Effective March 11, 2024, the analysis rules for determining independent contractor status were modified. The U.S. Department of Labor’s (DOL) Wage and Hour Division (WHD) claims the modifications are more consistent with judicial precedent and the Fair Labor Standards Act’s (FLSA’s) purpose than the 2021 rule issued during the Trump Administration.

The modifications to the analysis rules are intended to help employers better understand when a worker qualifies as an independent contractor. The misclassification of an employee as an independent contractor can negatively impact both the individual and the employer. The individual may not receive the minimum wage and overtime pay to which they are entitled and they may also be denied other benefits and protections under the law that an employee is eligible for. Additionally, the employer responsible for the misclassification of workers may be subject to significant penalties. Penalties can include fines for failing to properly file Form W-2, withholding taxes and paying matching FICA taxes.

Employers who misclassify workers may face additional consequences such as civil fines, criminal penalties, debarment from government contracts and court orders. Penalties can be particularly harsh if it is determined that the misclassification was intentional.

The updated rule restores a multi-factor analysis, analyzing all relevant factors to determine an employee’s status. This six-factor economic reality test contains no safe harbor for classifying a worker as an independent contractor. The new rule states that a temporary work relationship, the worker’s investment in tools and equipment to perform the job and the worker’s specialized skills don’t necessarily qualify the worker as an independent contractor.

The six-factor economic reality test considers the following:

  1. The worker’s opportunity for profit or loss
  2. The worker’s investments compared with the business’s investments
  3. Permanency of the work relationship
  4. The nature and degree of control over performance of the work and working relationship
  5. Whether the work is an integral part of the business
  6. The criticality and uniqueness of the worker’s skill and business initiative

It is also important for employers to understand that no single factor carries more weight than another. The updated 2024 rule requires employers to look at the worker’s status in totality. Facts that may be relevant under this new test include whether workers can set or negotiate the rate for services they provide and workers’ ability to work elsewhere.

In addition to the federal regulations, employers must also be aware of and comply with individual state requirements when it comes to the utilization of independent contractors.
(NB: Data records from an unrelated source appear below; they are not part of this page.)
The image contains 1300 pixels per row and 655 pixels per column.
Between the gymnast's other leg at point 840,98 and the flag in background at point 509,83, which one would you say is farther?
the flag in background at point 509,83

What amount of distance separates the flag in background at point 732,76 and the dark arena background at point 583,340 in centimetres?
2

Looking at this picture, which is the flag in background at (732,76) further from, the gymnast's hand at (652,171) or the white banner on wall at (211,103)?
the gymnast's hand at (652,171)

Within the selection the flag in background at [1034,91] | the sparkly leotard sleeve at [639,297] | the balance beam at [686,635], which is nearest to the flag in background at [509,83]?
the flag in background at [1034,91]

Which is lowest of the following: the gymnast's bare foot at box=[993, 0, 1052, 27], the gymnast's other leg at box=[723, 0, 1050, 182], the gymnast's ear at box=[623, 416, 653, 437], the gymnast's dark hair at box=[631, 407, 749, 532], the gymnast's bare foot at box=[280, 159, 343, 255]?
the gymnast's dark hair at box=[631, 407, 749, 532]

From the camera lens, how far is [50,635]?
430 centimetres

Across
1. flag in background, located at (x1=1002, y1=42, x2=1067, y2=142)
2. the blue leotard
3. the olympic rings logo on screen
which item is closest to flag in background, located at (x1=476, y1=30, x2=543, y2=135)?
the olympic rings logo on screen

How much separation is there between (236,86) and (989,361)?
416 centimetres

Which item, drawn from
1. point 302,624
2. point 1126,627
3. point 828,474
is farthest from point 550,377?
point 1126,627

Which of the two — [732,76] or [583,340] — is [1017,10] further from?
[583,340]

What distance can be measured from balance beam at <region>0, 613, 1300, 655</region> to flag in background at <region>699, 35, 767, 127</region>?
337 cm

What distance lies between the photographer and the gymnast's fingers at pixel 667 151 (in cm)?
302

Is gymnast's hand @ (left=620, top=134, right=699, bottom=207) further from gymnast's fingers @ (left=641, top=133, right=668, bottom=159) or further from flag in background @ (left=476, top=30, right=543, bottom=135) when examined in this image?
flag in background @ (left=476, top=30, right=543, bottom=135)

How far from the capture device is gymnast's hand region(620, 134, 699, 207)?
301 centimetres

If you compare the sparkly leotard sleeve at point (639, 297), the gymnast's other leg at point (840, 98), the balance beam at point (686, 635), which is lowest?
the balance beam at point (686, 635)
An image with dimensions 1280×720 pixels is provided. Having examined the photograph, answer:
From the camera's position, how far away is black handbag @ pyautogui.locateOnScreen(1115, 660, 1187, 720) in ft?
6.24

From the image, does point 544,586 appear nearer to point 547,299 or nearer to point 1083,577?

For example, effective January 1, 2024, Illinois employers were required to begin reporting independent contractors just as they would report any new employee. This means an independent contractor’s full name, social security number, address and contract start date must be supplied with any other new hire reporting.

Effective April 1, 2024, an independent contractor working in Illinois who is assigned to work at a third-party client for more than 90 calendar days must receive pay equal to a W-2 employee directly hired by the client. The Illinois Day and Temporary Labor Services Act (IDTLSA) originally stated independent contractors are to receive the same pay and benefits equal to a W-2 employee. However, the benefits component of the regulation is currently held up in Illinois courts. As a result, while independent contractors engaged after April 1 who work for a client for more than 90 calendar days must receive pay equal to a W-2 employee, it is unknown if employers will be required to provide the same benefits until the court makes a ruling.

In today’s tight job market, independent contractors can fill the skills and resource gaps that currently exist. However, organizations should be aware of the risks they face if they incorrectly classify a laborer as an independent contractor versus a traditional W-2 employee.